───── Text block ─────

Buffer reserve() before writing multi-byte sequences (opcode + length + data) eliminates mid-write Vec reallocations. The reallocation cost is not just the memcpy but also the allocator overhead of finding a larger block.

The @cls hash lookup replaces a linear scan over all possible marker keys when encoding dicts with many keys. For typical 20-50 key ZODB state dicts, this replaces ~20 string comparisons with a single hash probe.

Impact: Measurable improvement across all encode benchmarks, especially for integer-heavy and large-dict payloads.

13. Profile-Guided Optimization (PGO)

Technique: Two-pass instrumented build. First pass collects execution profiles using real FileStorage data (5 MB Wikipedia database, 1,692 records) plus synthetic benchmarks. Second pass uses the profiles to optimize branch prediction, function layout, and inlining decisions.

───── Supplied data ─────

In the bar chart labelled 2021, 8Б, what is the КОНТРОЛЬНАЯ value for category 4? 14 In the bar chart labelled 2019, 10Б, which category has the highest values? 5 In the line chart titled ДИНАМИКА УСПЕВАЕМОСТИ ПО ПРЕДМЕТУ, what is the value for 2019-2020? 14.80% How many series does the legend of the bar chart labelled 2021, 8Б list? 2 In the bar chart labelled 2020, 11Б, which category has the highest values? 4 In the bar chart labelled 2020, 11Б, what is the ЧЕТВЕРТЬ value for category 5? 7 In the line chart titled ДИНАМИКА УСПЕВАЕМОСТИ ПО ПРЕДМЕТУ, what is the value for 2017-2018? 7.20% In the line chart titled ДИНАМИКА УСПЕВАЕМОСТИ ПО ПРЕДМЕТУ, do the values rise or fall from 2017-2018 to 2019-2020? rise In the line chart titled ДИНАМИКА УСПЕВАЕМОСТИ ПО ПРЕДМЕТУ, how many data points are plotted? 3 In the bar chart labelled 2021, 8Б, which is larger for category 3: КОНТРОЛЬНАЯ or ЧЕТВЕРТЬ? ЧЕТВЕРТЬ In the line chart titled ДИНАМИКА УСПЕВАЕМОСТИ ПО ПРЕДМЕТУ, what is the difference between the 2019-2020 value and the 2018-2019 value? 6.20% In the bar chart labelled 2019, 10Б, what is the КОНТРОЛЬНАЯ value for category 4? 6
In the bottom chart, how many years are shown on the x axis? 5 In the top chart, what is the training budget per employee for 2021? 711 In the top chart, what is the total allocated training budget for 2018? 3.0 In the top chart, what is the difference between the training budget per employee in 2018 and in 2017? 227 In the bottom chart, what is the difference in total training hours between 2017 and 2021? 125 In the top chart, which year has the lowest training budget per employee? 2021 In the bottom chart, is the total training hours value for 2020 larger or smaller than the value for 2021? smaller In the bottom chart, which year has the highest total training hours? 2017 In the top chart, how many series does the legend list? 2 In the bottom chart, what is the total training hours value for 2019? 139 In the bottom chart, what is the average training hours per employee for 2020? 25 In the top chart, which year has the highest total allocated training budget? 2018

─────

* _Work instructions_:
1) In the encoder optimization notes, what real data did the first pass of the profile-guided build use to collect execution profiles?
2) Continue the encoder optimization notes, starting after their final sentence.
The material above comes from a separate source and is unrelated to the encoder optimization notes.

* _List of answers_:
1) Real FileStorage data from a 5 MB Wikipedia database containing 1,692 records.

2)
Why it helps: The compiler normally makes generic optimization decisions based on heuristics. PGO tells it which branches are actually taken, which functions are actually hot, and which call patterns actually occur. For a codec that has many dispatch branches (opcode dispatch, type dispatch, marker dispatch), this information is especially valuable.

Using real FileStorage data alongside synthetic data ensures the profiles reflect actual ZODB usage patterns (dominated by PersistentMapping and OOBucket records with mixed string/int/datetime fields).

Impact: Additional 5-15% on top of code optimizations. Integrated into CI release workflow.

Lesson: PGO with real data profiles gives better results than synthetic-only. The synthetic benchmarks exercise all code paths equally, but real data has strong skew (70% PersistentMapping, 20% OOBucket) that PGO can exploit.

Round 2

14. Direct known-type encoding

Technique: For @dt, @date, @time, @td, @dec markers: write pickle opcodes directly to the output buffer instead of allocating PickleValue intermediate nodes. Inline the timezone REDUCE chain for @dt.

Why it helps: A datetime encode previously built a PickleValue::Instance containing a PickleValue::Global and a PickleValue::Tuple of arguments – at least 6 heap allocations – only to immediately serialize them to opcodes and drop them. Direct encoding writes the same opcodes without any intermediate allocation.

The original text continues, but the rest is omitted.